The two regulatory bodies were expected to outline a change in the types of industries each department would handle. With the shift, the Justice Department would have sole jurisdiction over mergers in the media, entertainment, publishing, Internet and computer-software industries, according to a statement from FTC Commissioner Mozelle Thompson.
The FTC has traditionally overseen merger reviews in the entertainment and media industries. Thompson said he believed that handing these reviews to the Justice Department could undermine the FTC's expertise in these matters. The changes would also shift oversight to an executive branch-controlled department from the independent panel of the FTC.
The Justice Department, however, stood by the proposed adjustment to antitrust oversight.
"The cooperative effort between the Department and the FTC would provide greater certainty and efficiency than the current process," Justice Department spokeswoman Gina Talamona said in a statement.
A press conference to announce the deal was called off Thursday. FTC Chairman Timothy Muris and Charles James, the Justice Department's attorney general for antitrust, were scheduled to conduct the conference.
An FTC representative confirmed that Thursday's press conference was canceled but declined to elaborate on the postponement.
However, sources close to the situation said the announcement was postponed because of pressure from Capitol Hill.

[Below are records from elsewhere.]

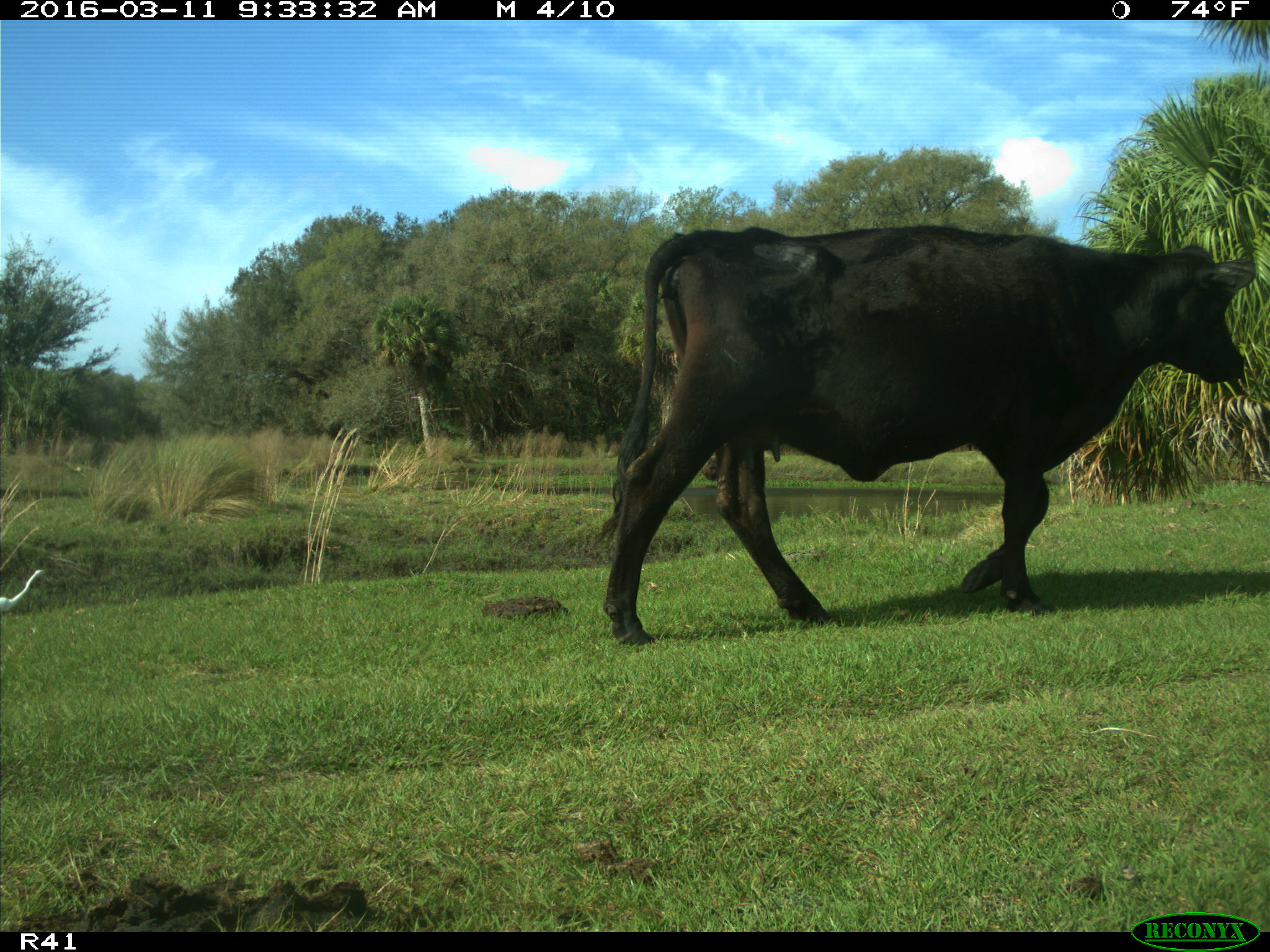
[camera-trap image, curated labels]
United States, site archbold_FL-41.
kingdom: Animalia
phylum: Chordata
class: Mammalia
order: Artiodactyla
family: Bovidae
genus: Bos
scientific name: Bos taurus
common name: domestic cow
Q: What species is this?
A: Bos taurus (domestic cow).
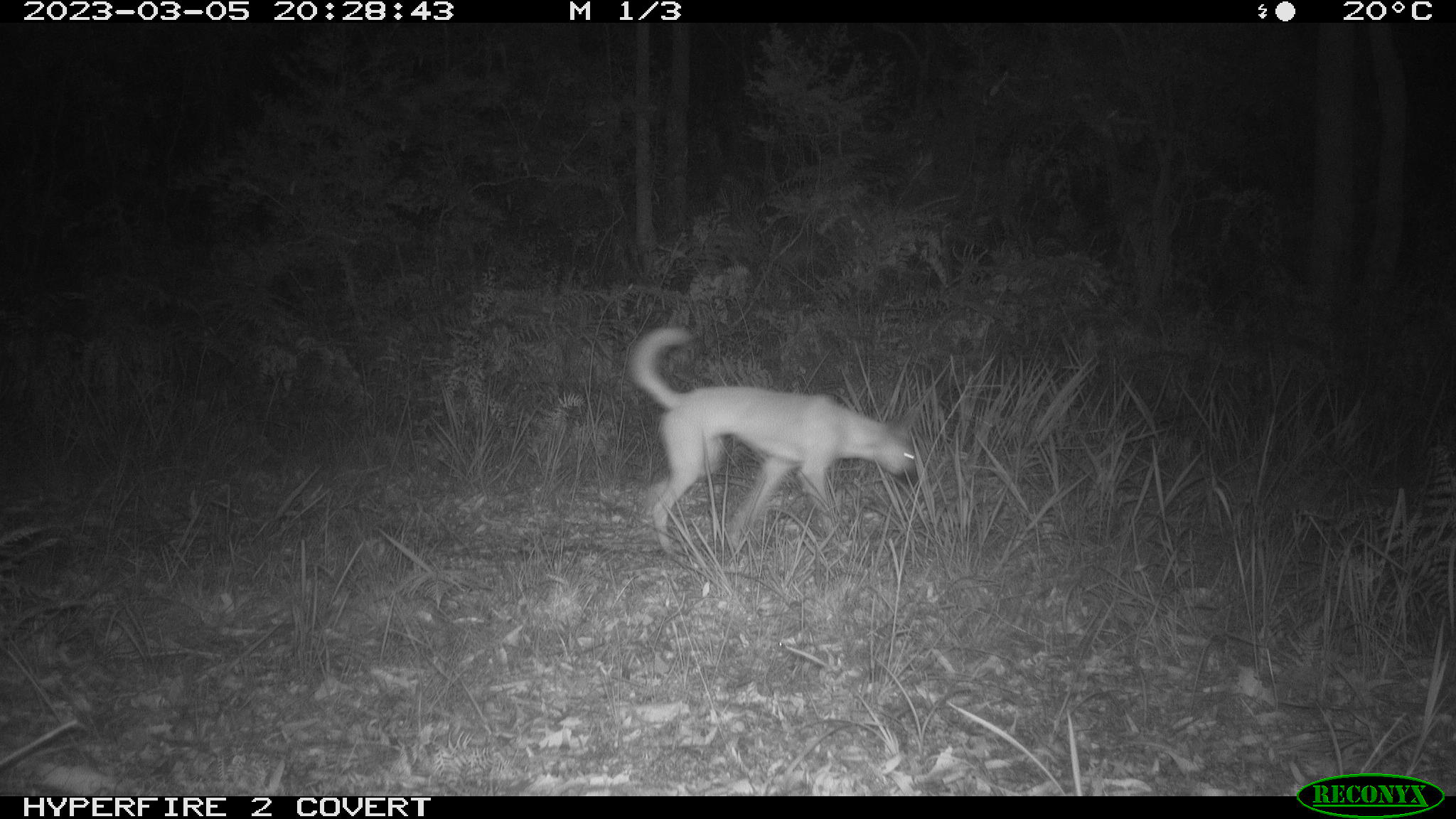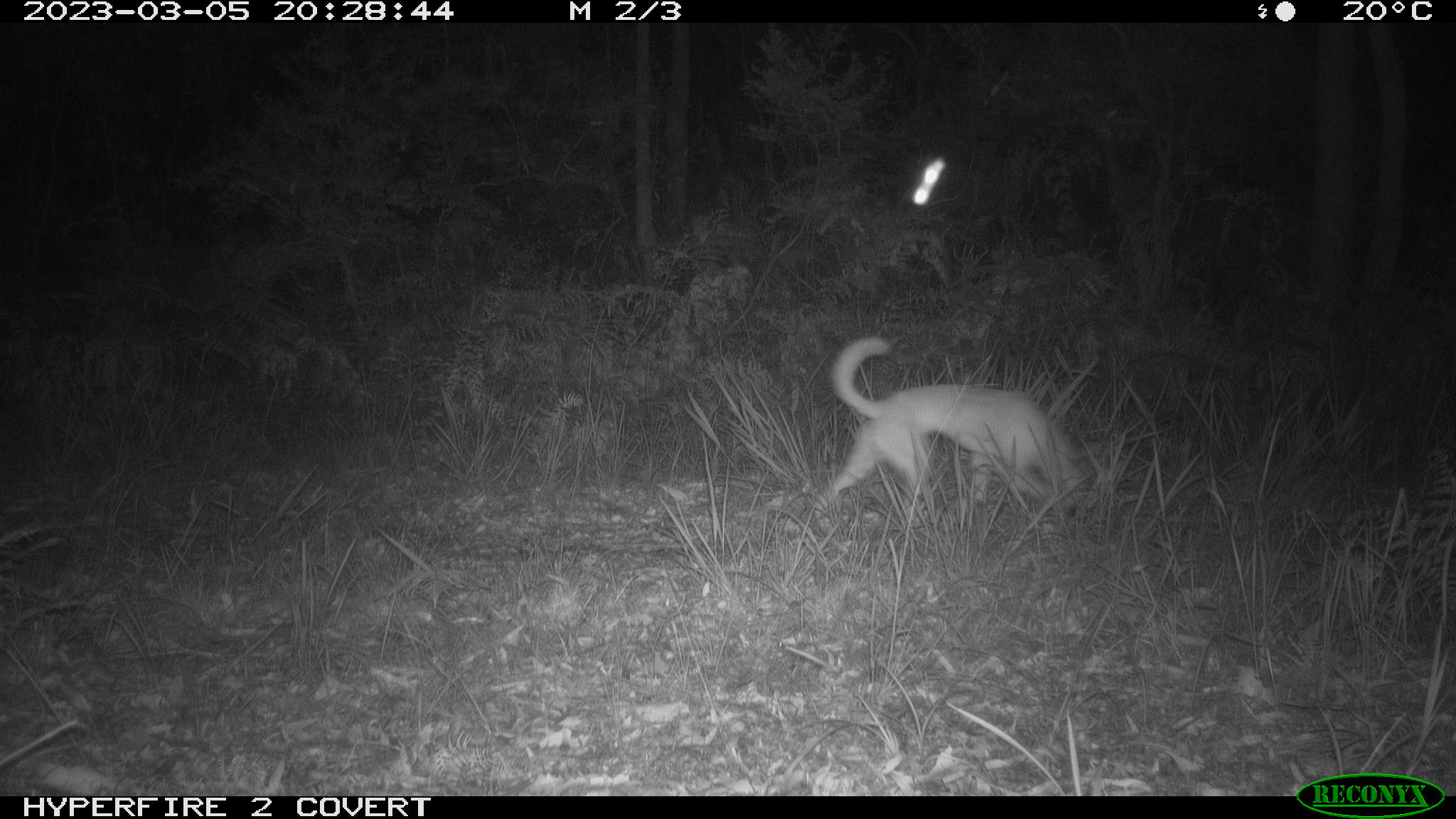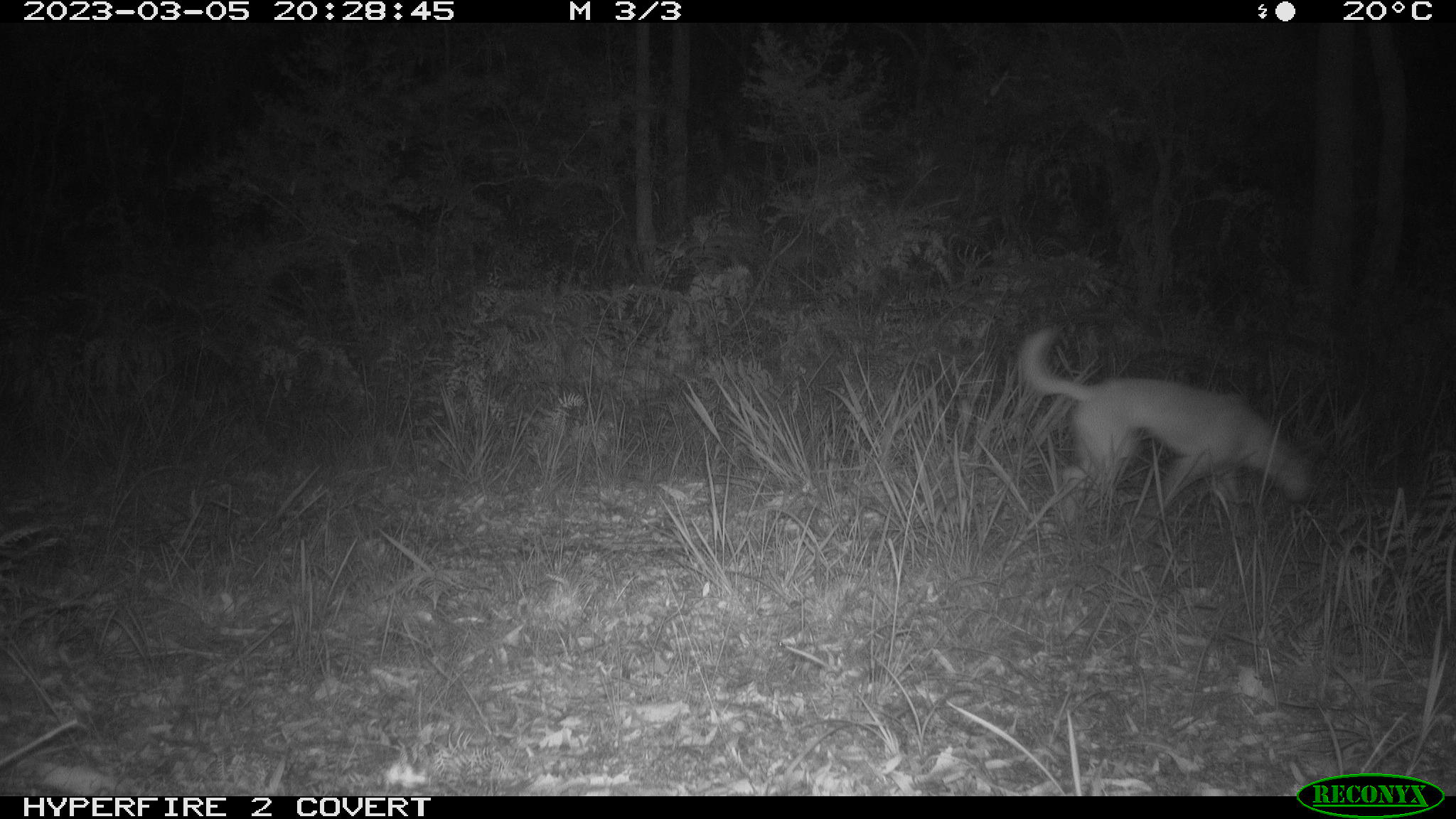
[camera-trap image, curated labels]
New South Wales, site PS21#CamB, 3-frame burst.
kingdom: Animalia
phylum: Chordata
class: Mammalia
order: Carnivora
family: Canidae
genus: Canis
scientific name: Canis familiaris dingo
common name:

Legislators wanted more time to review and digest the proposal before anything was announced, the sources said.
The Justice Department said it is meeting with congressional staff to address any concerns.
Dividing the pie
In his statement, Thompson criticized the way the deal came about between the two regulators. He accused Muris and James of conducting "horse trading" behind closed doors without the input of other commissioners.
Thompson added that he feels the FTC is the more appropriate body to review media and technology mergers, given its experience with high-profile deals between companies such as America Online and Time Warner, Random House and Harper Row, and the failed merger between Time Warner and EMI Recorded Music.
"This lack of transparency makes it difficult for the other four commissioners to discharge their obligation to determine whether consumers will actually benefit from such a significant change at this agency," Thompson wrote.
In the past, the FTC and the DOJ sometimes fought about which group would oversee major acquisitions. For example, the two bodies scuffled over who would examine the AOL-Time Warner merger. The FTC prevailed and ended up slapping AOL Time Warner with regulations over its broadband services.
Consumer advocates were upset about the new proposal. Jeffrey Chester, executive director of the Center for Digital Democracy, warned that the Justice Department would continue to shy away from taking hard stances against media-industry consolidation in the same way groups have criticized the department for being too light on Microsoft.
"Certainly it is in the interest of big media companies to get this type of review switched," Chester said. "James (the attorney general for antitrust) will give them a light touch in the DOJ."
Voices from the other side of the fence also sounded off on the proposal. Wayne Crews, the director of technology studies at the Cato Institute, joked that the Justice Department and the FTC appeared to be colluding on how to divide industries for merger review. But the agencies themselves remain proponents of setting barriers for corporate deals.
"A lot of this is government reshuffling," Crews said. "But the problem is you don't want government to be more efficient in doing something it shouldn't be doing in the first place."
News.com's Alorie Gilbert contributed to this report.